Rich nations, such as the United Kingdom and Canada, have ordered enough doses to vaccinate their populations more than once. By contrast, many African and Latin American nations have insufficient stocks to inoculate all of their citizens even once.
Macron said the imbalance was “politically unsustainable” and could fuel a “war of influence over vaccines”, citing the roles played by China and Russia in offering their own inoculations to countries facing supply gaps.
He added that moves by European nations and the US to rapidly divert a small share of their stocks would not hinder mass vaccination efforts in those countries.
Macron’s government has been criticised for the sluggish pace of France’s inoculation campaign, with it and other EU countries lagging far behind the US, UK and several other rich nations in terms of the percentage of their populations offered a jab to date.
“We’re not talking about billions of doses immediately, or billions and billions of euros. It’s about much more rapidly allocating 4-5 per cent of the doses we have,” he said.
“It won’t change our vaccination campaigns, but each country should set aside a small number of the doses it has to transfer tens of millions of them, but very fast, so that people on the ground see it happening.”
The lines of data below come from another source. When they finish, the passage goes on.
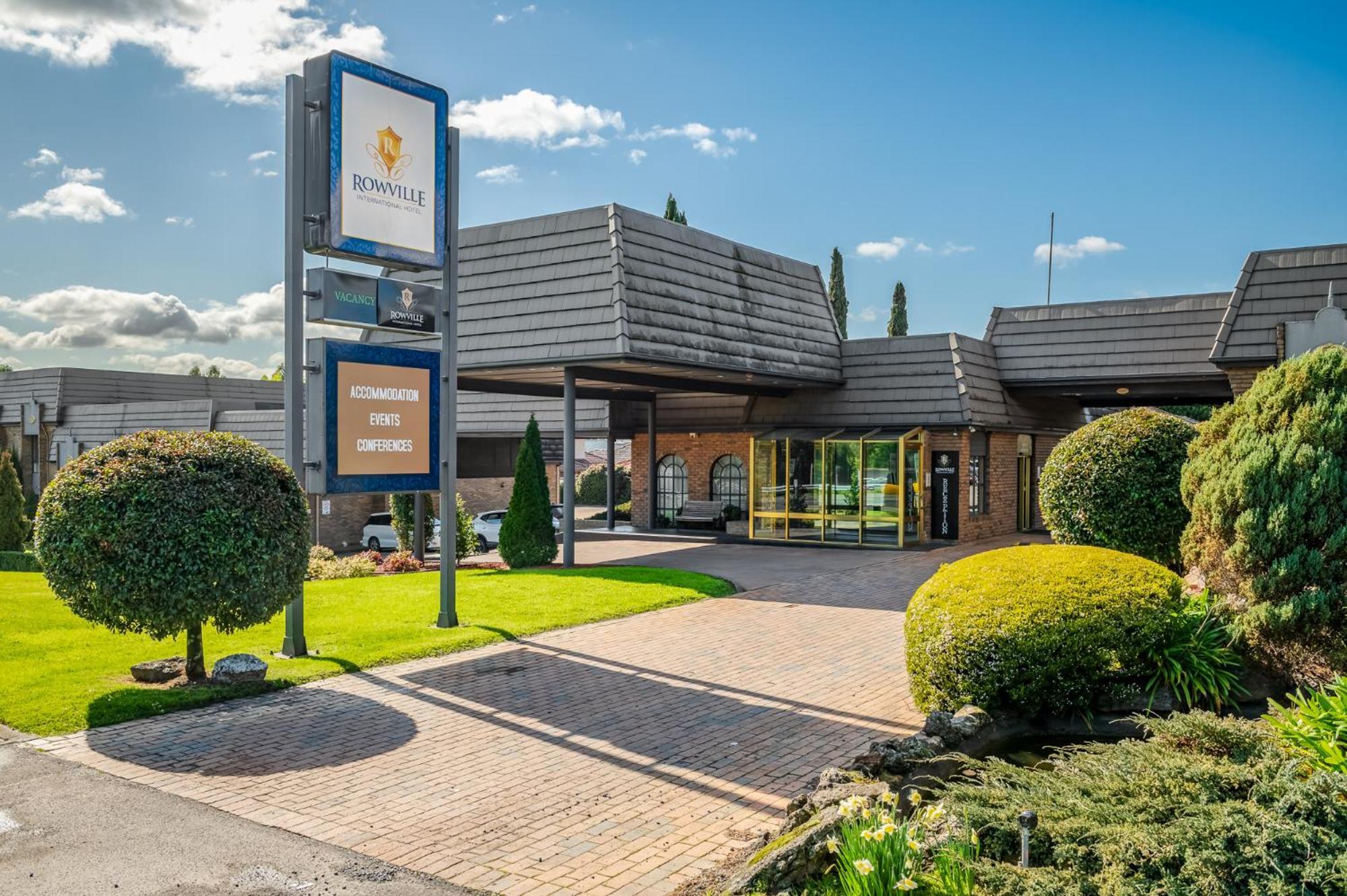 Rowville International Hotel Exteriör bild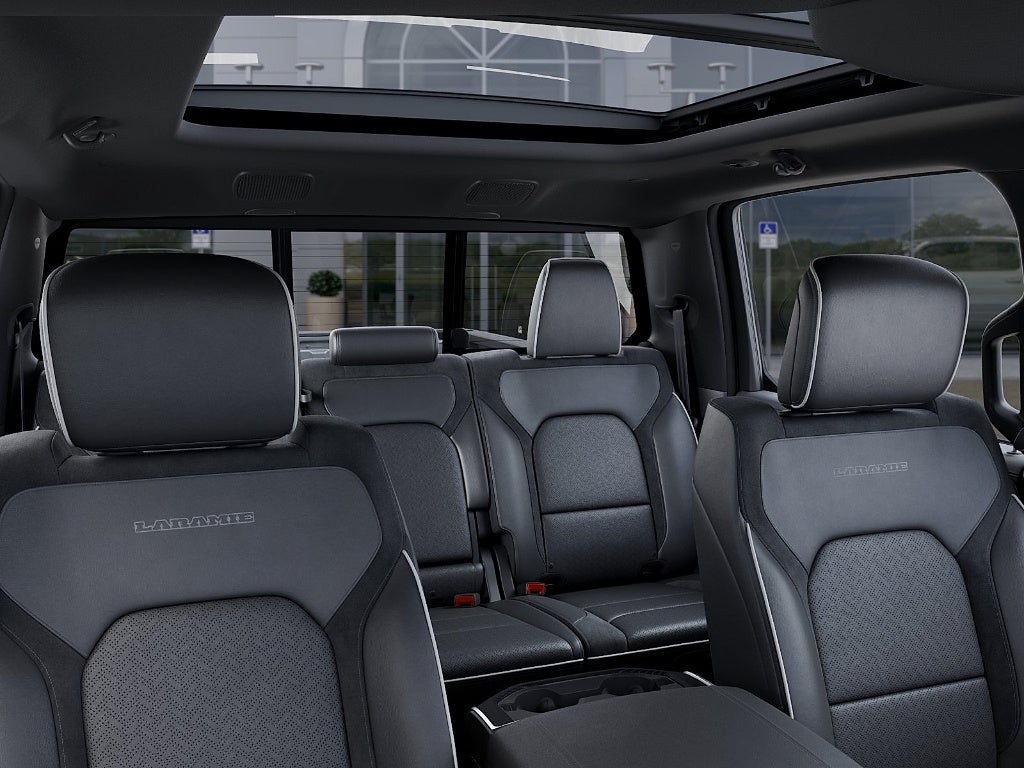 2026 RAM Ram 1500 Laramie Crew Cab 4x4 5'7" Box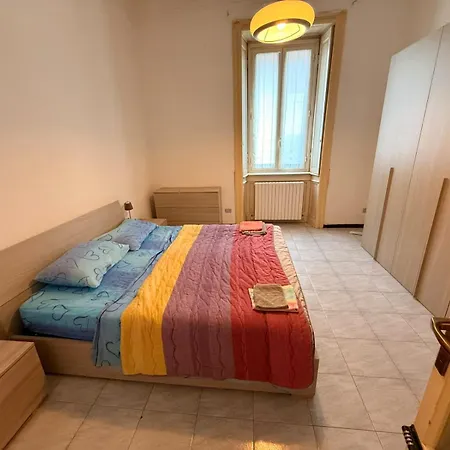 Completo O Private, Centro Vicino Stazione E Al Homestay *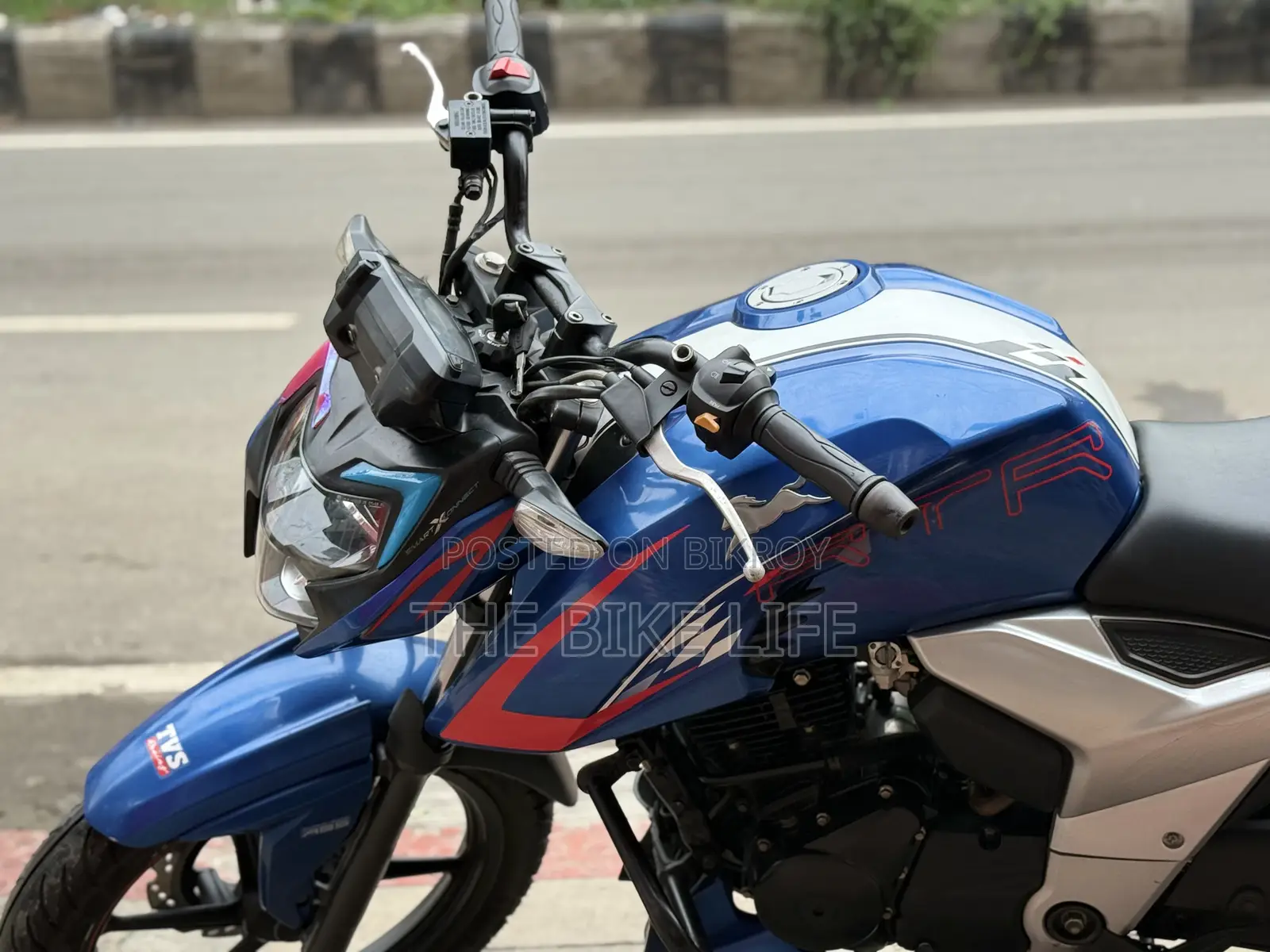 TVS Apache 160 4V 2023 Blue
Macron added that he welcomed the rollout of vaccines made in Russia and China alongside those developed in the West, provided the former were proven to be effective against the various strains of the virus present in each country they were deployed in.
“It’s not about vaccine diplomacy, it’s not a power game – it’s a matter of public health,” he said.
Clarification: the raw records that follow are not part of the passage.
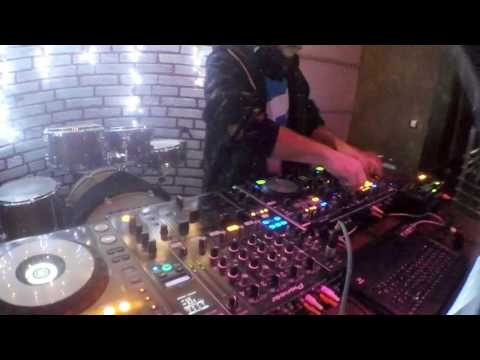 Jenya Lee - Live 6.01.17 Muza-Bar Trap Twerk Hip-Hop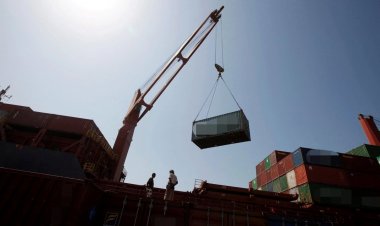 ไทยตื่นตัวเร่งสกัด เรือบรรทุกตู้คอนเทนเนอร์สารเคมีพิษกว่า 100 ตู้จากแอลเบเนีย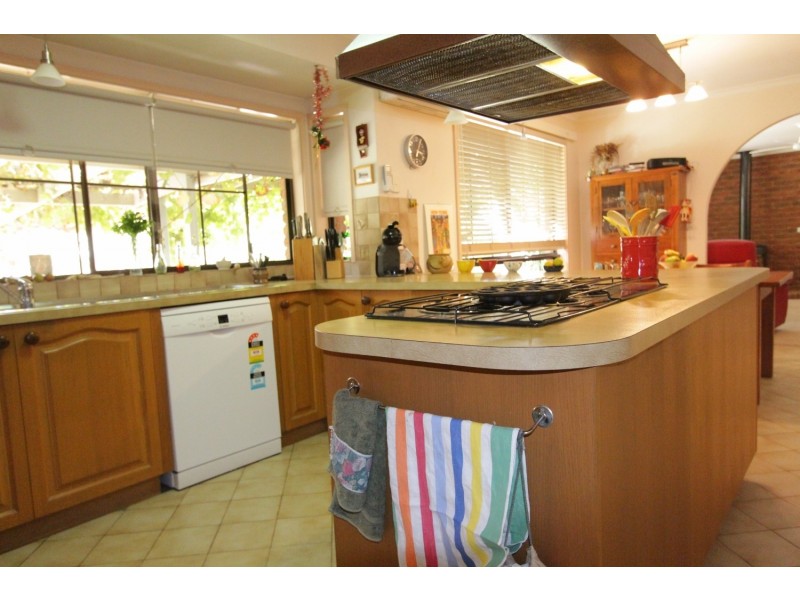 6 Oak Street, Golden Square VIC 3555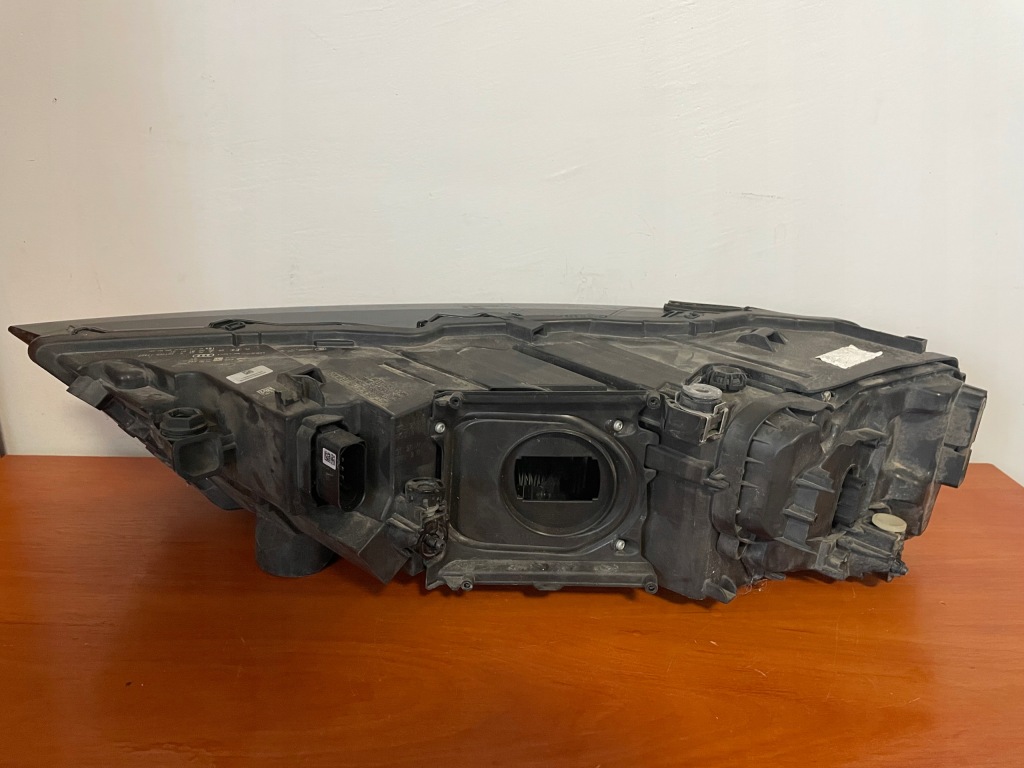 Купити Фара правий перед передня led matrix audi q7 4m 4m0941036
He also called on pharmaceutical firms to be transparent about their pricing regimes for vaccine doses and for developers to share their expertise and technology in order to accelerate the global production of vaccines.
“Inevitably the political question of intellectual property will arise in all our countries,” he said. “I don’t think it’s the right debate, it’s not helpful, but it will arise – this discussion over excess profits based on scarcity of the vaccine.”